_Do this_
Pull out every row below that contains the string "right". Letter case must match.
★ ★ ★ ★ ★ ★ ★
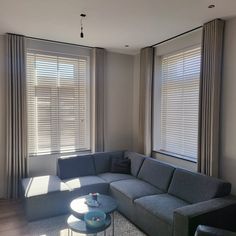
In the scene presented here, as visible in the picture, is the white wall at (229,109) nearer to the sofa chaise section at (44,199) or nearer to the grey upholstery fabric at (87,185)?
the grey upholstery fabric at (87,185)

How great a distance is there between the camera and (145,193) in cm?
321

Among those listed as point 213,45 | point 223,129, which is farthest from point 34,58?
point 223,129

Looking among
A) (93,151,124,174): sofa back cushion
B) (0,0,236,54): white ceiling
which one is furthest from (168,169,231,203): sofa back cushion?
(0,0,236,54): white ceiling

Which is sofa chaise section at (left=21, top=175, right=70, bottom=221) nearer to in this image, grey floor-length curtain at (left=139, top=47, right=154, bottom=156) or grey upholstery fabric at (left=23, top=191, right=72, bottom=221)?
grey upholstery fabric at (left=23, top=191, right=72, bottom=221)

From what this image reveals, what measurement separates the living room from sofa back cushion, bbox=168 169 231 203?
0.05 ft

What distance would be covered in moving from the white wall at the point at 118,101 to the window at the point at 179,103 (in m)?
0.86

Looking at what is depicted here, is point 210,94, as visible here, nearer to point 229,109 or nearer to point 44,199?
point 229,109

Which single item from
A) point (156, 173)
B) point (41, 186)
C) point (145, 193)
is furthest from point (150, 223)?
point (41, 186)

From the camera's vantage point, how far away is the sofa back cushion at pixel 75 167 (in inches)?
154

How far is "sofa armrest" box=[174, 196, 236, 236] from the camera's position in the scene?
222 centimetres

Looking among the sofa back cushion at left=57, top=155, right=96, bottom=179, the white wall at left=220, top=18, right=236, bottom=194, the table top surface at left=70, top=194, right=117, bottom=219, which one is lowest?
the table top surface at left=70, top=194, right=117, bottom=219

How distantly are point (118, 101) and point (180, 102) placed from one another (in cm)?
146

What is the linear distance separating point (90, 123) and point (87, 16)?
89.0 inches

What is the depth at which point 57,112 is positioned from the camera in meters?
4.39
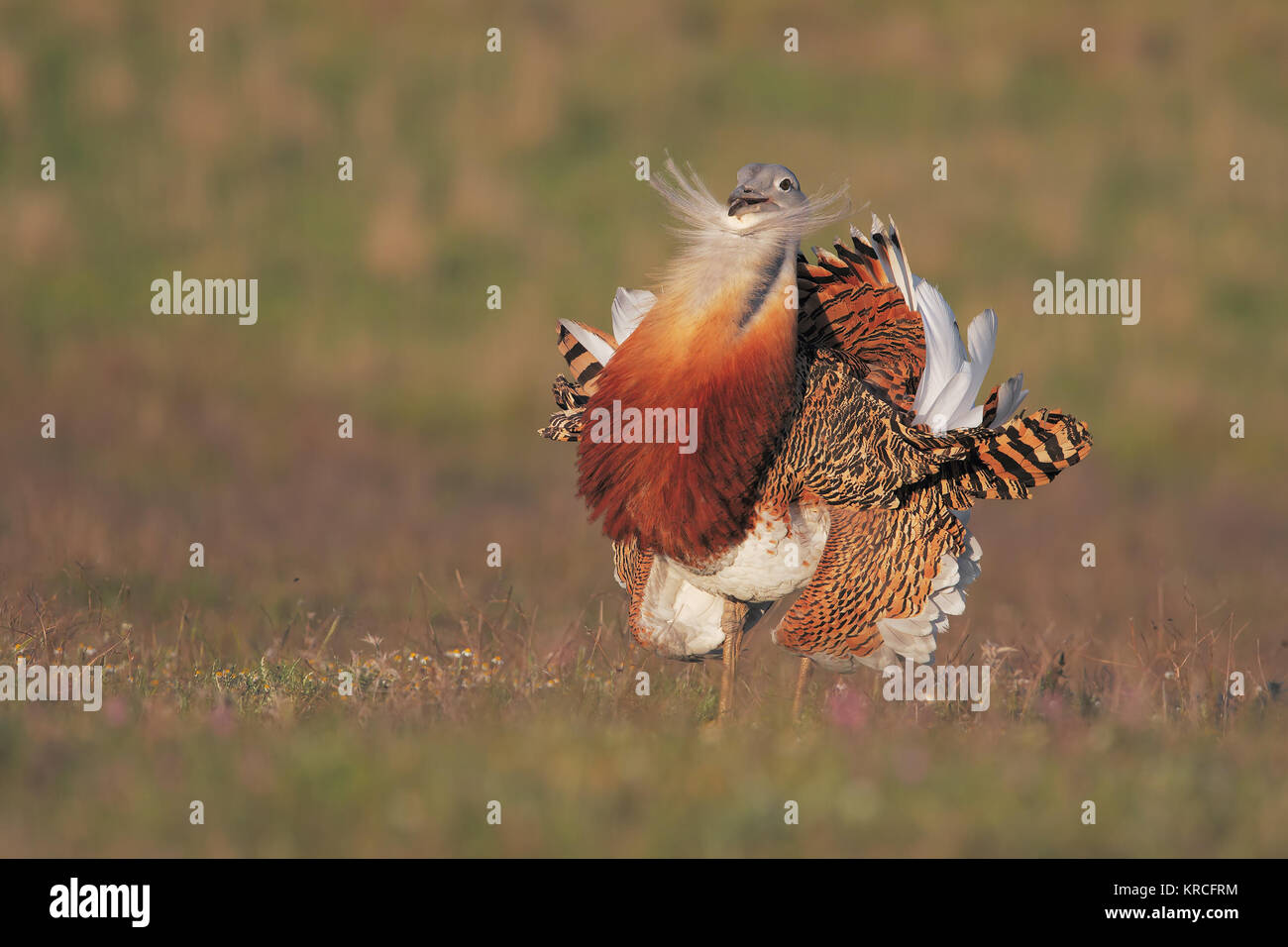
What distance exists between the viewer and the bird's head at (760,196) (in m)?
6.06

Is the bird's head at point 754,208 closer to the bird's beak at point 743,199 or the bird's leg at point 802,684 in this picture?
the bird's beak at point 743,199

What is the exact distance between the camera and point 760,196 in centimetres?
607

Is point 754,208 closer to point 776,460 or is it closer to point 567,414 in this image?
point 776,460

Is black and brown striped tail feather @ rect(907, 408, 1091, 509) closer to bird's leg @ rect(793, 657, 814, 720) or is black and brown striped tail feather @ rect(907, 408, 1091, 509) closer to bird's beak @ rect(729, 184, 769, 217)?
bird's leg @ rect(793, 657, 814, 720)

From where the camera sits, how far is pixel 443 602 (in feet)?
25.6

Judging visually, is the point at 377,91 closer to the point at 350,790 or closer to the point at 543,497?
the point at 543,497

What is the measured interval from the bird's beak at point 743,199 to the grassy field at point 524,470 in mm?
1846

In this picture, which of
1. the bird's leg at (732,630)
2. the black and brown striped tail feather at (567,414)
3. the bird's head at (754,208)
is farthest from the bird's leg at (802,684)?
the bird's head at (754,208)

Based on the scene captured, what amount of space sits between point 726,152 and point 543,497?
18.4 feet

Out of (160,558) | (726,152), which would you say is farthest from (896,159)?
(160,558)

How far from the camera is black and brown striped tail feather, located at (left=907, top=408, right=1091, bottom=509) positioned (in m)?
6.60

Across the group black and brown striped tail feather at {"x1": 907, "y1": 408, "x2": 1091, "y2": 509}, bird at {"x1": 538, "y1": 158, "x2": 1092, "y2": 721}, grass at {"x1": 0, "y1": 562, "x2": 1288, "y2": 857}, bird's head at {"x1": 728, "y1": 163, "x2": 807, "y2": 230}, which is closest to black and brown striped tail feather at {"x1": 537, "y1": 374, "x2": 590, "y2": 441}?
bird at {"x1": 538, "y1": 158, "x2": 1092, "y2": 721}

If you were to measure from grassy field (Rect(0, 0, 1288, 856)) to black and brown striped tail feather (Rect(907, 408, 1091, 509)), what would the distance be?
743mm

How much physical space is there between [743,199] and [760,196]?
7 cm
★ ★ ★ ★ ★ ★ ★
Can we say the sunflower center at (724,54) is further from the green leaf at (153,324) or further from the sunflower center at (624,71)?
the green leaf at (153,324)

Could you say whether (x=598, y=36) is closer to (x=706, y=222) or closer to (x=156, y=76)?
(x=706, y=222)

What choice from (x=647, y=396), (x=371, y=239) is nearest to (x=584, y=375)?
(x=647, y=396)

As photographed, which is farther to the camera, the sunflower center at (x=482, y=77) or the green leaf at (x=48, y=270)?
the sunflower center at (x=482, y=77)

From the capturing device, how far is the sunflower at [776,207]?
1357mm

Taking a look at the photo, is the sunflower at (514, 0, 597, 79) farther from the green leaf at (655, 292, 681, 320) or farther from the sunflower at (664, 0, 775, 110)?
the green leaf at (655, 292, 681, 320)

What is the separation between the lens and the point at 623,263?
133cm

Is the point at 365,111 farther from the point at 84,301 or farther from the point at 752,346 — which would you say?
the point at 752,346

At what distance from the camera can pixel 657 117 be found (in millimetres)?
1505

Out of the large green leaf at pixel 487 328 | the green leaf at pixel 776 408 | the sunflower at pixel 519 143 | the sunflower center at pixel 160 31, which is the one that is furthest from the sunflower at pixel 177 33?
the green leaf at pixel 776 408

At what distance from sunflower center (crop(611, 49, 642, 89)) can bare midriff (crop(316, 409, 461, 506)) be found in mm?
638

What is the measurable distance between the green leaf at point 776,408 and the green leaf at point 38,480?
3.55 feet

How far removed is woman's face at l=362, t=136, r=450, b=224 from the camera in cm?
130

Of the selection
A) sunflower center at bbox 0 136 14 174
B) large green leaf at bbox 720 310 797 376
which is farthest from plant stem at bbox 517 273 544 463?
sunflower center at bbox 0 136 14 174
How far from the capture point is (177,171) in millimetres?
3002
★ ★ ★ ★ ★ ★ ★
_Worked solution_
Which is sofa chaise section at (left=21, top=175, right=70, bottom=221) nearer to in this image, grey floor-length curtain at (left=139, top=47, right=154, bottom=156) or grey upholstery fabric at (left=23, top=191, right=72, bottom=221)?
grey upholstery fabric at (left=23, top=191, right=72, bottom=221)
Looking among the sofa back cushion at left=57, top=155, right=96, bottom=179, the white wall at left=220, top=18, right=236, bottom=194, the table top surface at left=70, top=194, right=117, bottom=219, which one is lowest?
the table top surface at left=70, top=194, right=117, bottom=219
How far from the camera is black and brown striped tail feather, located at (left=907, top=408, right=1091, bottom=509) positioned (in m)?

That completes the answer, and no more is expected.